3. Though several questions are framed two principle issues debated before us, pertaining to all these questions, were with respect to the Tribunal's decision to restrict the additions confirmed by CIT(Appeals) on the premise that the assessee was a mere job-worker and did not process any grey fabric of its own. Second aspect is with respect to the Tribunal's opinion that some of the additions can be telescoped into a larger addition on the basis of gross-profit ratio.

4. The additions made by the Assessing Officer were substantially reduced by CIT(Appeals) to a sum of Rs.1.97 crores ( rounded off). Such order of CIT(Appeals) was carried further in appeal both by the Revenue as well as the assessee. The Tribunal disposed of both the appeals by a common impugned order, partly allowing the assessee's appeal and dismissing the Revenue's.

5. The Tribunal formed an opinion that the assessee was mere job-worker and that the additions made on the basis of the assessee, independently processing the grey fabric, were not justified.
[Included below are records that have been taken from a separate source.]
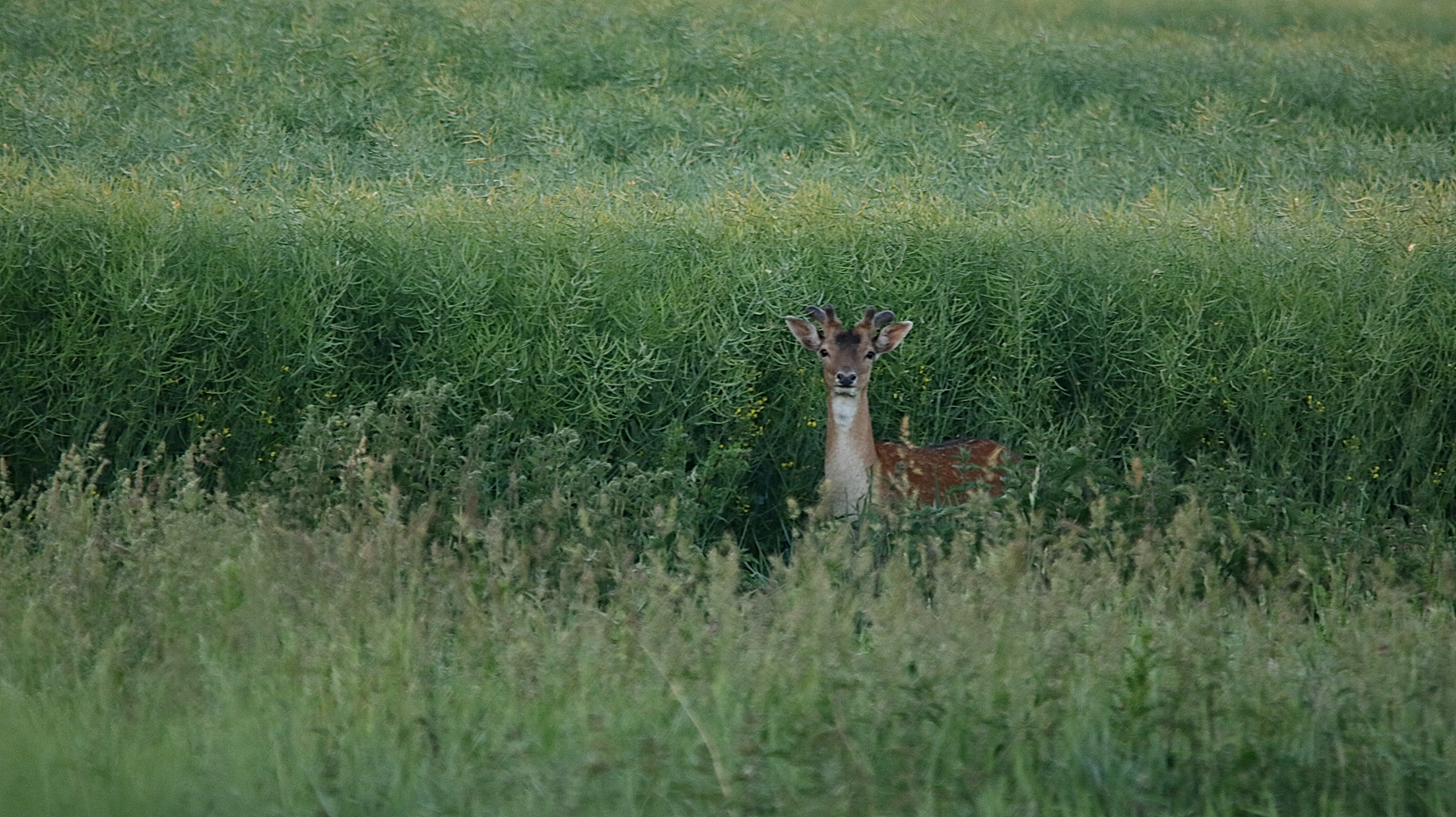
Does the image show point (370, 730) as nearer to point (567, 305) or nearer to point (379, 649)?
point (379, 649)

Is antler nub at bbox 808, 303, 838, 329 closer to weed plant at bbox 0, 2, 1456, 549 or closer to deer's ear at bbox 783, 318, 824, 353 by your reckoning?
deer's ear at bbox 783, 318, 824, 353

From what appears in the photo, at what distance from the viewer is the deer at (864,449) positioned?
24.1 ft

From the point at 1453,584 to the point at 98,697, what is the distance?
4.28 m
The Tribunal, therefore, to estimate the possible profit on clandestine work carried on by the assessee as a job-worker, calculated profit at the rate of Rs.7/- per meter and worked out the addition to Rs.77.20 lakhs ( rounded off). Out of the said sum, since the assessee had already disclosed Rs.50 lakhs and offered it to tax, the Tribunal, in essence, sustained addition of Rs.27.20 lakhs (rounded off).

6. Counsel for the Revenue drew our attention to the statement of the Director of the assessee company recorded by the Revenue authorities during the search to contend that the assessee was involved not only in processing the grey fabric as a job-worker but also independently in the said statement, the Director had admitted that some 98,413.20 meters of grey cloth was purchased from the unaccounted income. He, however, in the same breath also offered a sum of Rs.14.76 lakhs (rounded off to Rs.15 lakhs ), which was the purchase price of such cloth to tax.

7. We find that the Tribunal has recorded the following findings in coming to the above conclusions:-

"7.1 The basis of addition itself is based on the show-cause notice issued by the Central Excise & Customs Department and the allegation in the show cause notice being that the grey fabrics were received by the assessee from merchant manufacturers, in absence of any other evidence it cannot be said that the assessee was processing the goods on own account by purchasing the same from undisclosed sources. We, therefore, hold that as per the finding of Central Excise Department, the assessee can be said to be engaging itself only in Job-work of processing goods but not for purchasing grey fabrics and then processing it for sale on own account."

8. We find that the Tribunal having estimated the profit on the basis of job-work and having sustained part of the additions on the basis of the evidence on record, the whole issue in realm is of appreciation of evidence. No question of law, therefore, arises. It may be that as pointed out by the learned counsel for the Revenue, the Director himself had made certain statements to suggest that part of cloth was purchased by the assessee itself. However, purchase price thereof was also offered to tax.

9. Additionally, we also notice that the Tribunal has no reason to demonstrate that the principle of telescoping would apply.

10. In the result, no question of law arises, Tax Appeals are, therefore, dismissed.